SELECTED EXTRACT:
BEGIN

# Companion Show, Notts 25th Sept



## Tanya1989 (Dec 4, 2009)

Fun Dog Show 

We will be holding our very popular 2nd Fun Dog Show of the Year once again at our local regular venue of the Griffin's Head Public House in Papplewick, Notts.
The show will be in aid of the Pet Blood Bank.

The date is the 25th September, so book us in your diary, with booking in at 10.30am and classes hope to start around noon.

Food will be on sale at the Griffin's, if you wish to bring a picnic please do so but dont forget your chairs and please remember this is an outdoor show venue.

There will be microchipping on the day, Bronze Good Citizen testing, stalls, Tombola and raffles.
We look forward to seeing you all for a great day out Fun Dog Showing.

Schedule

Entry Form

If you have any stalls we would love for you to come along too. Please see me for details

Tanya


----------



## hawksport (Dec 27, 2009)

Might have a drive up to that


----------



## Tanya1989 (Dec 4, 2009)

You'll have to look out for me. Going dogless, but will be in a bright blue wheelchair with a *** on and pint in other hand lol :001_cool:


----------



## hawksport (Dec 27, 2009)

Tanya1989 said:


> You'll have to look out for me. Going dogless, but will be in a bright blue wheelchair with a *** on and pint in other hand lol :001_cool:


Will do, I like classy women


----------



## archielee (Jan 30, 2009)

END

DATA TO EXAMINE:

BEGIN

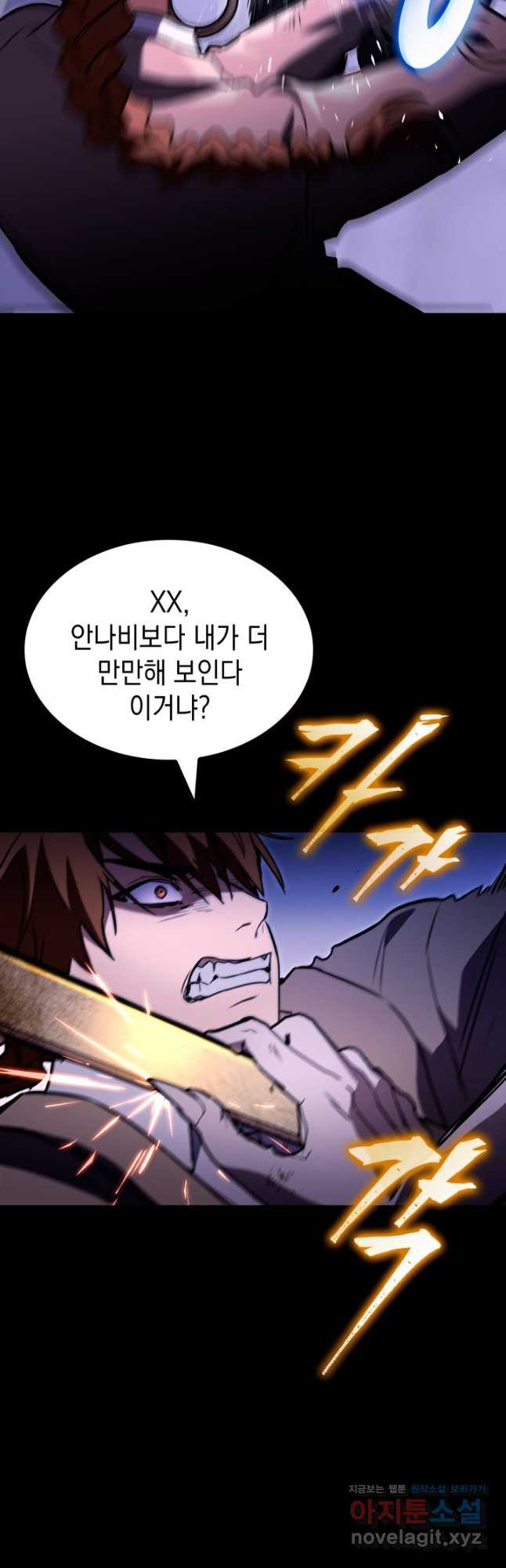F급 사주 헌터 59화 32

END
BEGIN

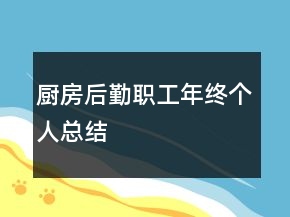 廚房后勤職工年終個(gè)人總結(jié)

END

TASK DIRECTIONS: Carry the forum thread about the Papplewick fun dog show forward from the point where it stops. The lines play no part in this work.

TASK RESPONSE:
I will try to come but its bit far away but it would be nice to meet you hun


----------



## Steve's GSP's (Sep 18, 2010)

Ill see you there Tanya, make sure youve got plenty of **** though.


----------



## Tanya1989 (Dec 4, 2009)

Hehehe, lol.... Will you be hiding???


----------



## Tanya1989 (Dec 4, 2009)

hawksport said:


> Will do, I like classy women


Have never been accused of that lol 



archielee said:


> I will try to come but its bit far away but it would be nice to meet you hun


I'll come down next time you have a litter and play with pups


----------



## trenty82 (Aug 18, 2010)

We'll be there!


----------



## Tanya1989 (Dec 4, 2009)

Look forward to seeing you all there... always a great day


----------



## CarolineH (Aug 4, 2009)

Sounds great. Hopefully I will be able to come along.


----------



## Tanya1989 (Dec 4, 2009)

Would love to see you there


----------



## Tapir (Mar 20, 2010)

god I have to get driving! i'll try to make it


----------



## hawksport (Dec 27, 2009)

Going to print some schedules off and see if I an get a few from class up there.


----------



## Tanya1989 (Dec 4, 2009)

That will be great


----------



## Steve's GSP's (Sep 18, 2010)

Early to bed as big day tomorrow Tanya. Im out of the closit now so no hiding tomorrow...lol. Look forward to seeing everyone. Steve xxx


----------



## Tanya1989 (Dec 4, 2009)

Steve's GSP's said:


> Early to bed as big day tomorrow Tanya. Im out of the closit now so no hiding tomorrow...lol. Look forward to seeing everyone. Steve xxx


Hahaha lol... No need to use me as your cover now 

Have loads to tell you on the morrow.... been to London consultant today


----------



## hawksport (Dec 27, 2009)

How did your show go yesterday?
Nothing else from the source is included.